**Texto:**

★ ★ ★ ★ ★ ★ ★

Una ecuación puramente económica
Tras el inmenso éxito de Actividad paranormal (costó 11.000 dólares y recaudó el año último casi 200 millones sólo en su paso por los cines), no tardó mucho en llegar esta secuela, aunque ya sin aporte alguno del guionista y director israelí Oren Peli.
Lo que en el film original era sorpresivo, genuino e innovador (el uso austero y preciso de unos pocos elementos sobrenaturales para generar sugestión primero y miedo después) aquí se convierte en la mera reiteración (ampliada hasta la exageración) de una fórmula. Por lo tanto, el doble cálculo -comercial y artístico- se nota demasiado.
Los protagonistas de la primera película (la joven pareja entre Micah y Katie) vuelven ahora en papeles secundarios (pero importantes en el desarrollo y desenlace de la trama), ya que ceden los papeles principales al grupo familiar de la hermana de ella (mamá, papá, hija adolescente, bebe y perro guardián). La omnipresencia de un simpático recién nacido, más que un buen recurso de los tres guionistas, se parece bastante en este caso a un golpe bajo.

★ ★ ★ ★ ★ ★ ★

**Datos registrados:**
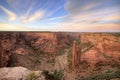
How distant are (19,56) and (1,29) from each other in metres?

★ ★ ★ ★ ★ ★ ★

**Tarea asignada:**
Por favor, reproduce tal cual el fragmento de la reseña que empieza en "Lo que en el" y sigue hasta "se nota demasiado.".

**Tarea resuelta:**
Lo que en el film original era sorpresivo, genuino e innovador (el uso austero y preciso de unos pocos elementos sobrenaturales para generar sugestión primero y miedo después) aquí se convierte en la mera reiteración (ampliada hasta la exageración) de una fórmula. Por lo tanto, el doble cálculo -comercial y artístico- se nota demasiado.